Im ersten Jahr gab es Probleme mit der empfindlichen Biologie in der Aufbereitungsanlage. Umso mehr ist Mondel erleichtert, dass die Bakterien in diesem Jahr, nach etlichen Versuchen und Optimierungen, ihre Arbeit wunschgemäß aufgenommen haben. Der Gestank aus den Teichen, der immer wieder zu Beschwerden von Bürgern aus Frickenhausen und Marktbreit führte, sollte damit der Vergangenheit angehören.

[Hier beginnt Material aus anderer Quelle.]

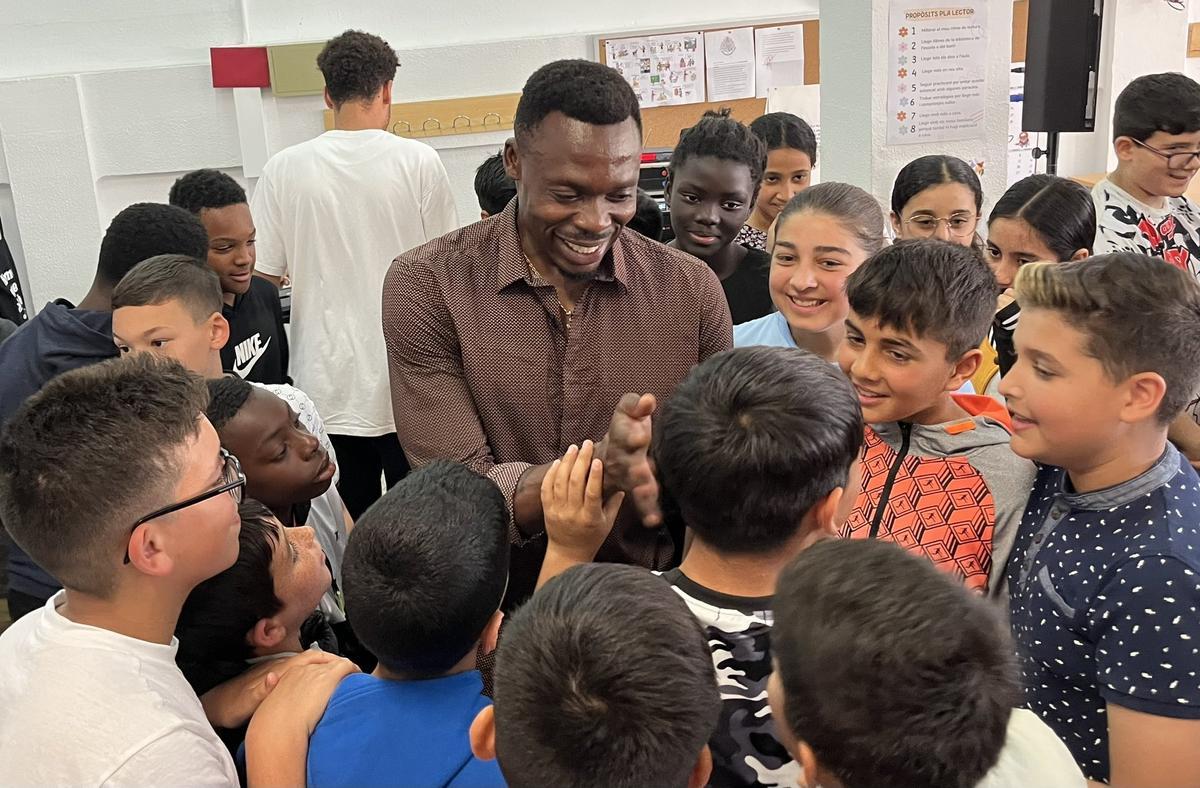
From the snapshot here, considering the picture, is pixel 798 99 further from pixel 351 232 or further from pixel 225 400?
pixel 225 400

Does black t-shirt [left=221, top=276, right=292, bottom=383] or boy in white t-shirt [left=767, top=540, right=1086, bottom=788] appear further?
black t-shirt [left=221, top=276, right=292, bottom=383]

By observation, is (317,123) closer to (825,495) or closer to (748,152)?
(748,152)

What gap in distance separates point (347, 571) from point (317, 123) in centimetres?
467

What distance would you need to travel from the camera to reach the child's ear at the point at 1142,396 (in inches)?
51.8

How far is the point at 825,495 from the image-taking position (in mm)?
1233

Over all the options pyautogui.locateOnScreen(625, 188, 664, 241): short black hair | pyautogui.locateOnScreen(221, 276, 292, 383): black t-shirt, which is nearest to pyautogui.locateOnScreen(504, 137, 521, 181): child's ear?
pyautogui.locateOnScreen(625, 188, 664, 241): short black hair

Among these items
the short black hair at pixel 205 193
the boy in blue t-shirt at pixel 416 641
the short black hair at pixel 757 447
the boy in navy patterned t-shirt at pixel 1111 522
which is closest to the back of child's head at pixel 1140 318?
the boy in navy patterned t-shirt at pixel 1111 522

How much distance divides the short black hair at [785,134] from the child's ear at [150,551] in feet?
8.38

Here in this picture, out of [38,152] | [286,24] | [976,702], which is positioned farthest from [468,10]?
[976,702]

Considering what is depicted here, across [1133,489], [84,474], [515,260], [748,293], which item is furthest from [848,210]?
[84,474]

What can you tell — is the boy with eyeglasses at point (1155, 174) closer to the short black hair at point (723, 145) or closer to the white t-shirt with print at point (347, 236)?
the short black hair at point (723, 145)

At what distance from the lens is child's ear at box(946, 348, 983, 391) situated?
1.68 m

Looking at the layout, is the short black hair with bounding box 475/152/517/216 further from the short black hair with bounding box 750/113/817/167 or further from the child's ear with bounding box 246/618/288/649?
the child's ear with bounding box 246/618/288/649

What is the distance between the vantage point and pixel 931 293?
1652 mm
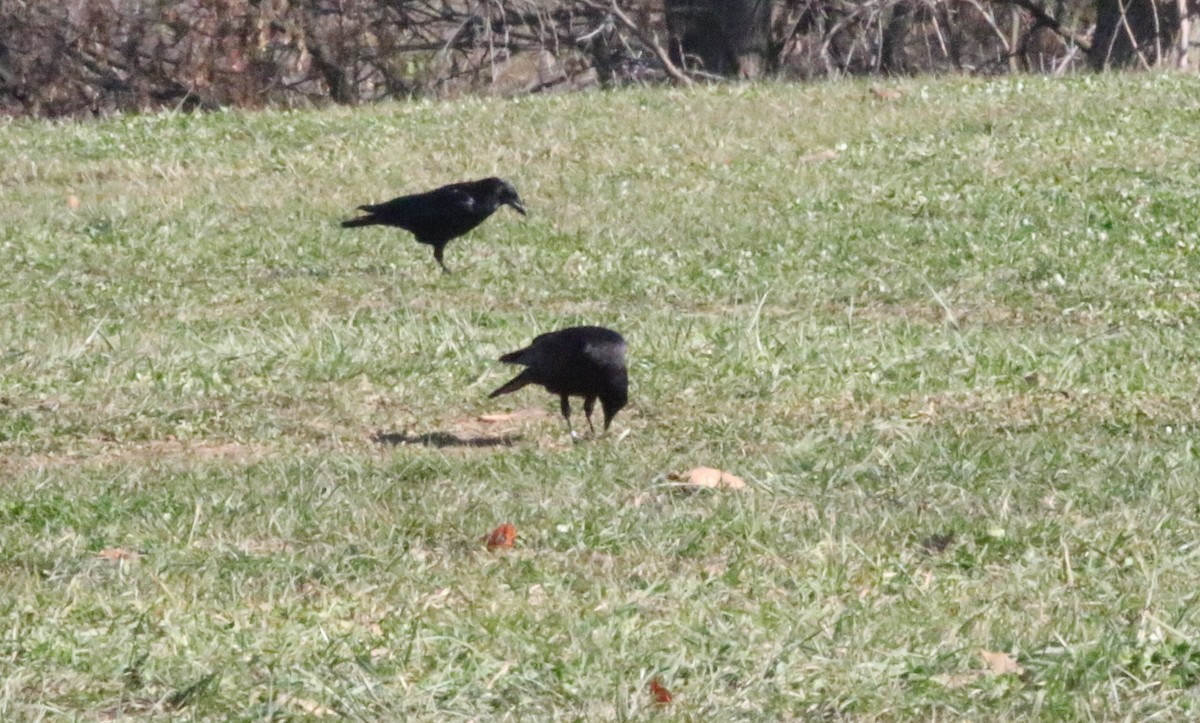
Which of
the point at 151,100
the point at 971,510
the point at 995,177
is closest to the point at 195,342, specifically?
the point at 971,510

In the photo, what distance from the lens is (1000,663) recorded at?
15.1 ft

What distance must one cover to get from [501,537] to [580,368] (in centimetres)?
179

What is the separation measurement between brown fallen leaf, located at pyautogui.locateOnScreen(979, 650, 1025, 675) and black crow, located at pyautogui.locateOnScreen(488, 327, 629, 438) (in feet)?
9.80

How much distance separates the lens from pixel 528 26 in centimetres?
2550

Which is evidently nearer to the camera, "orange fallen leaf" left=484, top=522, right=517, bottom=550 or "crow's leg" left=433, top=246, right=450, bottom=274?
"orange fallen leaf" left=484, top=522, right=517, bottom=550

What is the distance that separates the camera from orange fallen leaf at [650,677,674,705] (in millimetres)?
4428

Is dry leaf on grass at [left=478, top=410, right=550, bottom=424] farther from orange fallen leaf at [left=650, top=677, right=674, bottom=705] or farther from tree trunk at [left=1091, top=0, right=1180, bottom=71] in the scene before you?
tree trunk at [left=1091, top=0, right=1180, bottom=71]

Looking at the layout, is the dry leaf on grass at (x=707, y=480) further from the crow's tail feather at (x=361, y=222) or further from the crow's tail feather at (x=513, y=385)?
the crow's tail feather at (x=361, y=222)

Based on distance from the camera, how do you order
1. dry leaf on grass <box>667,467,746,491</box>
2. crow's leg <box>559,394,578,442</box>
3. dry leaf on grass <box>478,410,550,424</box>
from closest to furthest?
dry leaf on grass <box>667,467,746,491</box> → crow's leg <box>559,394,578,442</box> → dry leaf on grass <box>478,410,550,424</box>

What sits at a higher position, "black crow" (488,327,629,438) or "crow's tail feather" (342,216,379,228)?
"black crow" (488,327,629,438)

20 Millionen Euro, die Südzucker in die Ochsenfurter Fabrik investiert hat, sind ein klares Bekenntnis zum Standort Ochsenfurt und widerlegen Befürchtungen, die Arbeitsplätze in der Zuckerfabrik könnte durch Umwälzungen auf dem europäischen Zuckermarkt in Gefahr geraten. Diese Veränderungen beschäftigen gegenwärtig den Geschäftsführer des Verbands fränkischer Zuckerrübenbauer, Klaus Ziegler. 2016 fallen die Schranken der Europäischen Zuckermarktordnung.
Verhandlung über Anbauverträge
Die fränkischen Rübenbauern müssen sich dann den Bedingungen des Weltmarkts stellen. Über die Ablösung des bisherigen Quotensystems durch Anbauverträge mit den Landwirten verhandelt der Verband intensiv mit Südzucker. Erste Zwischenergebnisse hofft Ziegler bei den Winterversammlungen des Verbands im Januar präsentieren zu können.